Rowan program aims to bridge gap between aspiring teachers and urban schools
Getting into Rowan’s Urban Teaching Academy (RUTA) requires about as much work as the average college application. But students of the academy say the experience is worth the lengthy application process.
Now in its fourth summer, RUTA accepts 26 high school students entering their senior year and introduces them to the challenges and experiences often found in urban teaching over a 10-day period.
“The main goal of the program is to expose students to teaching,” said Steve Farney, assistant dean of Rowan’s College of Education and part of the team that put the program together.
Rowan’s education department occasionally sees education majors in their sophomore and junior year who realize they “don’t want to be bothered with kids,” he said. So RUTA gives aspiring teachers a chance to see if teaching will be a good fit for them before spending thousands on a degree program.
Rowan also has a “long standing commitment to urban education,” said Dr. Cori Meredith, assistant professor in the College of Education. Many new teachers do not have the “acumen” for urban education because many teaching programs don’t expose their students to urban settings, she said. RUTA students experience urban teaching as undergrads, well before many college students.
Through the summer reading programs at Cooper Learning Center and Head Start in Camden, RUTA students spend four and a half days “devoted to close interactive connections” with urban elementary school students, Meredith said.
RUTA does not follow a traditional academic structure, she continued, but they do “extensive planning” for their days with Camden students.
“We really want RUTA students creating, designing and planning” lessons so “students feel competent and confident,” and prepared to make changes as needed to deal with any unexpected events or personalities that might crop up during the sessions.
RUTA not only gives aspiring teachers a chance to see what it’s like to be a teacher, it shows them that a teacher can make a difference in the lives of their students.
Eugene Marrone of Runnemede, a student at RUTA this year, says he wasn’t interested in school during elementary school. It wasn’t until his fourth grade teacher showed him “it’s worth putting yourself out there” that he began to work in earnest. He hopes to become a math teacher so he can “try and make a difference” like his fourth grade teacher did for him.
Before starting RUTA, Marrone said he did not understand the impact urban teachers can have. One thing that struck him was when someone said, “you can’t change some things but you can change something.”
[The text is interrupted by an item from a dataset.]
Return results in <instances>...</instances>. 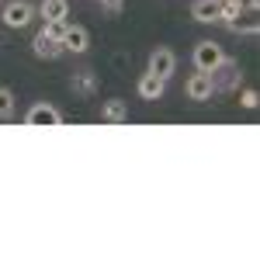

“Everybody has the potential to become something,” he said, regardless of their school setting.
Maya Holmes of Newfield says it was a fourth grade teacher who inspired her as well.
She “made things fun,” especially for subjects in which Holmes was generally less interested.
Though she does not have a Spanish background, Holmes hopes to become a Spanish teacher because she loves the language and the culture. “I love kids and I want to make a difference,” so teaching is a natural fit.
Fourth grade is an “important time period in a student’s life” because they begin to realize that “people other than their family can have an impact on their life,” Meredith said. “That’s one of the most important reasons why we pair RUTA students with elementary students… because getting students is so critical” in that stage.
Merideth says the response from the Camden program has been very positive.
Since this is the fourth year of the program, many of the summer reading students have “grown up with RUTA students” every year. When she visits the Camden schools during the school year, Meredith says the students will ask her for their RUTA friends by name, “is Josh coming back next year? Is Katie coming back next year?”
RUTA students have a “powerful and profound impact that they don’t fully recognize until the end of the program,” she said.